Obstacles juridiques et financiers : Commission européenne, BCE et États divisés
Le projet bute d’abord sur des incertitudes juridiques majeures concernant l’utilisation des avoirs russes. En effet, plusieurs États membres redoutent des contentieux internationaux et des demandes de restitution par Moscou, tandis que des juristes insistent sur le fait que la valeur finale d’une compensation pourrait largement dépasser la valeur nominale des actifs gelés, notamment si l’on inclut intérêts composés et pertes d’opportunité. Par conséquent, la Commission doit convaincre les différents acteurs au sein de l'Union européenne que le mécanisme ne constituera pas une expropriation contraire au droit international.
La Banque centrale européenne a exprimé des réserves sur l’impact financier et systémique d’un tel montage. Christine Lagarde et d’autres responsables monétaires ont fait savoir que le recours aux avoirs russes serait « borderline » sur le plan légal et financier, susceptible d’impacter la confiance dans les infrastructures de marché et dans des acteurs comme Euroclear. En effet, si le montage s’avère fragile, il pourrait fragiliser des canaux de règlement cruciaux et provoquer des contrecoups sur les marchés européens.
Avoirs russes : trois scénarios sont possibles
À court terme, trois scénarios semblent plausibles. Premier scénario : une majorité qualifiée (15 États représentant 65% de la population) adopte le mécanisme, et l’UE lève alors 90 milliards d’euros adossés aux avoirs russes, ce qui pèserait lourdement en faveur d’un financement stable pour l’Ukraine et constituerait une première politique européenne de recours aux avoirs gelés comme levier de réparation. Le résultat immédiat serait une disponibilité accélérée de fonds, mais il resterait assujetti à des garanties juridiques et financières strictes, et exigerait une orchestration rapide entre la Commission, Euroclear et les États.
Deuxième scénario : la Commission opte pour un emprunt classique sur les marchés, en maintenant les avoirs russes comme levier stratégique mais non mobilisé immédiatement. Cette alternative — déjà évoquée publiquement — permettrait de contourner des blocages juridiques et politiques, tout en préservant la capacité de pression sur Moscou. De plus, un emprunt sur les marchés offrirait une solution pragmatique à court terme, même si elle impose des coûts de service de la dette et une dépendance accrue aux conditions de marché.
Enfin, troisième scénario : l’initiative est bloquée ou reportée en raison d’objections persistantes, en particulier belges, et d’avis critiques de la BCE. Dans ce cas, le recours effectif aux avoirs russes resterait en suspens, et l’Ukraine ferait face à une incertitude prolongée quant à ses besoins. De plus, le report fragiliserait la capacité de l’UE à fournir un signal politique fort à Moscou sur la justice des réparations.

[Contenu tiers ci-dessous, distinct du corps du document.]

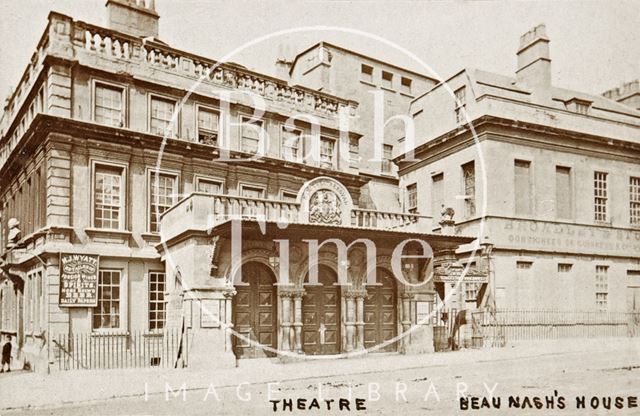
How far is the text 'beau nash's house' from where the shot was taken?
18.2 meters

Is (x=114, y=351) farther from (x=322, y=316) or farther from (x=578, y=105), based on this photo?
(x=578, y=105)

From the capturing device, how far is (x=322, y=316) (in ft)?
64.6

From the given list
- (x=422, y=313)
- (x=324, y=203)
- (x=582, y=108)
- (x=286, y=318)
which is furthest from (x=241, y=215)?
(x=582, y=108)

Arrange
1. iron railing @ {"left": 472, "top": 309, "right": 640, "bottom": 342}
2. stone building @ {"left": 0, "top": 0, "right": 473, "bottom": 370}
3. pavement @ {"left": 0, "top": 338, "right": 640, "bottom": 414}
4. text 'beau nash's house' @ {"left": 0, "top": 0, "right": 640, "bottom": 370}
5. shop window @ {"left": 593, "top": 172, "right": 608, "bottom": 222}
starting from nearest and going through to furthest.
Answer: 1. pavement @ {"left": 0, "top": 338, "right": 640, "bottom": 414}
2. stone building @ {"left": 0, "top": 0, "right": 473, "bottom": 370}
3. text 'beau nash's house' @ {"left": 0, "top": 0, "right": 640, "bottom": 370}
4. iron railing @ {"left": 472, "top": 309, "right": 640, "bottom": 342}
5. shop window @ {"left": 593, "top": 172, "right": 608, "bottom": 222}

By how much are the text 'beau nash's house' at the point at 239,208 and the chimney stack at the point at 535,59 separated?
0.13 m

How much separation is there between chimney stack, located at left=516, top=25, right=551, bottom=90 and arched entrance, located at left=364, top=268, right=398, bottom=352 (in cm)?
1191

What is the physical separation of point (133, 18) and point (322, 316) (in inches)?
482

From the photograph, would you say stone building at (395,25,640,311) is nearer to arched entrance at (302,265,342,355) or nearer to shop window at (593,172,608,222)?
shop window at (593,172,608,222)

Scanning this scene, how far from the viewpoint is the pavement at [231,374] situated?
1270 cm

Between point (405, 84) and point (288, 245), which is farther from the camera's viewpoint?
point (405, 84)

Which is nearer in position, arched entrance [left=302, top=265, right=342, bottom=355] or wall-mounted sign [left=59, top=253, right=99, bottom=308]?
wall-mounted sign [left=59, top=253, right=99, bottom=308]

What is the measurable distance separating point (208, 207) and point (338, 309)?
18.0 ft

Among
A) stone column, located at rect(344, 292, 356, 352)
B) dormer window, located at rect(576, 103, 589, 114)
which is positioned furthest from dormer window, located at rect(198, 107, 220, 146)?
dormer window, located at rect(576, 103, 589, 114)

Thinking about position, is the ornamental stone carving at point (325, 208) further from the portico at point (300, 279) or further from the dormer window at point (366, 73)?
the dormer window at point (366, 73)
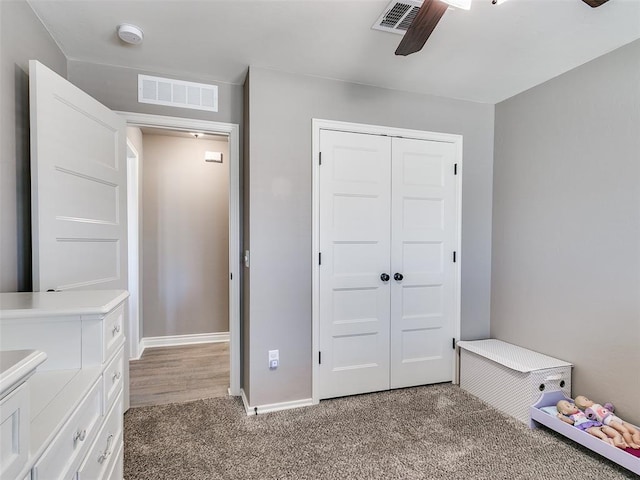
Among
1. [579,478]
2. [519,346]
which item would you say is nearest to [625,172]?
[519,346]

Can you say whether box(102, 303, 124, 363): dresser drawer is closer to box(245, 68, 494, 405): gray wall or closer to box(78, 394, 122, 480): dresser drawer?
box(78, 394, 122, 480): dresser drawer

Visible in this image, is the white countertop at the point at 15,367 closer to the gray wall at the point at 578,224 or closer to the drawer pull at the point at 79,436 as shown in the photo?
the drawer pull at the point at 79,436

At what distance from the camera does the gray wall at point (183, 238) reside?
376 centimetres

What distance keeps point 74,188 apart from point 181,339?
8.42 ft

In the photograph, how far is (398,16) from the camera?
1736mm

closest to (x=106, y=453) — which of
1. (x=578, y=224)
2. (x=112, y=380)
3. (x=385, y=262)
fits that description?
(x=112, y=380)

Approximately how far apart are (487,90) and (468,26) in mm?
977

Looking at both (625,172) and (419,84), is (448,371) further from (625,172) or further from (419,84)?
(419,84)

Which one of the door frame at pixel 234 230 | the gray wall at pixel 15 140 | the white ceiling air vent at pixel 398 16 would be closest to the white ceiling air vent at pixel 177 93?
the door frame at pixel 234 230

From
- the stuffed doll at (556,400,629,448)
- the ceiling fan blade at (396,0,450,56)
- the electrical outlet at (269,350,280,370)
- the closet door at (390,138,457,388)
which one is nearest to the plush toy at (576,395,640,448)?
the stuffed doll at (556,400,629,448)

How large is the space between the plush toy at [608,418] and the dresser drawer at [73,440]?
2594 mm

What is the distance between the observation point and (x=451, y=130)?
2797 mm

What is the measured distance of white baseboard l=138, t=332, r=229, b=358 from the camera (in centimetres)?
376

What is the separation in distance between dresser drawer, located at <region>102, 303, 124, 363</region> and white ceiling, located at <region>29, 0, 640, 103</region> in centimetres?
159
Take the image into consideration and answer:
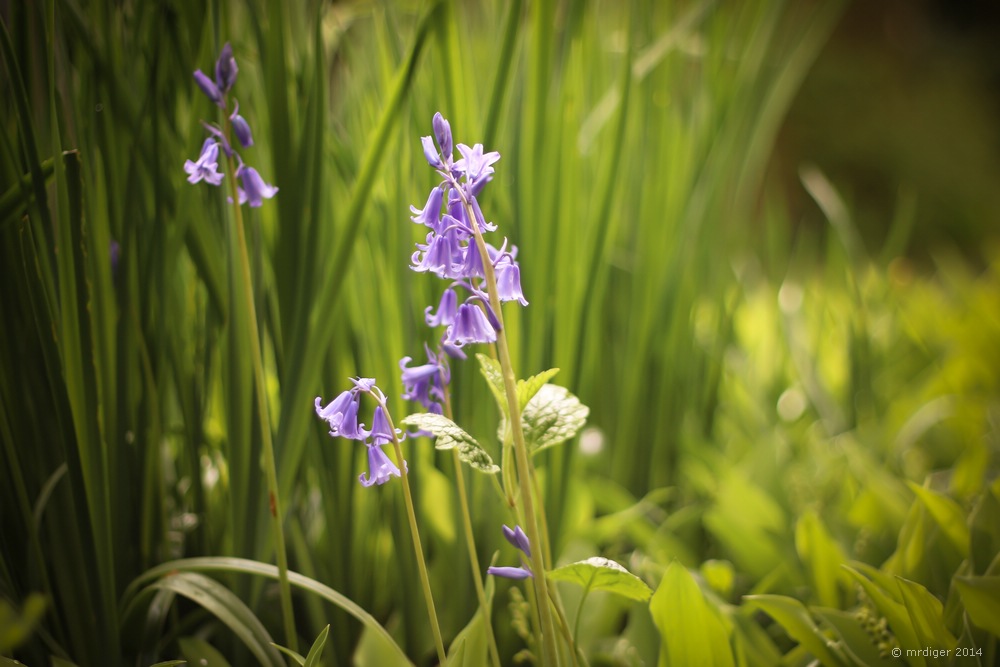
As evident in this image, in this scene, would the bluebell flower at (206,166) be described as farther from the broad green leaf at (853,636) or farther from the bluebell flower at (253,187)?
the broad green leaf at (853,636)

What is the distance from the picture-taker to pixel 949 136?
376 centimetres

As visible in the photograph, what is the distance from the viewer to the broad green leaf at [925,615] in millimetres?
512

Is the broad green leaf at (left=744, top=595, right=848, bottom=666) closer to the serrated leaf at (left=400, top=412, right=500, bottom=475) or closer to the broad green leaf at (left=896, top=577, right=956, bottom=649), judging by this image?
the broad green leaf at (left=896, top=577, right=956, bottom=649)

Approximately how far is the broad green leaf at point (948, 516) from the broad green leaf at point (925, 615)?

Quelle que soit l'option retenue, le calendrier s'annonce serré
Le calendrier politique est serré : la Commission a formalisé sa proposition début décembre 2025, et le dossier doit être examiné au niveau du Conseil européen dans les semaines qui suivent. Ainsi, le vote d’une majorité qualifiée pourrait survenir d’ici la mi-décembre 2025, mais cela suppose que les réticences juridiques et les inquiétudes liées à Euroclear et aux infrastructures soient apaisées. En outre, la diplomatie européenne devra ménager des compromis entre États favorables et États prudents, tout en préservant la confiance des marchés.
Quant à l’Ukraine, le signal politique importe autant que les montants : un engagement clair de l’Union, qu’il soit adossé aux avoirs russes ou levé sur les marchés, renforcera la résilience budgétaire et militaire de Kyiv. Toutefois, l’absence d’un accord rapide pourrait accroître l’incertitude et contraindre l’Ukraine à dépendre davantage d’aides bilatérales ponctuelles et moins prévisibles.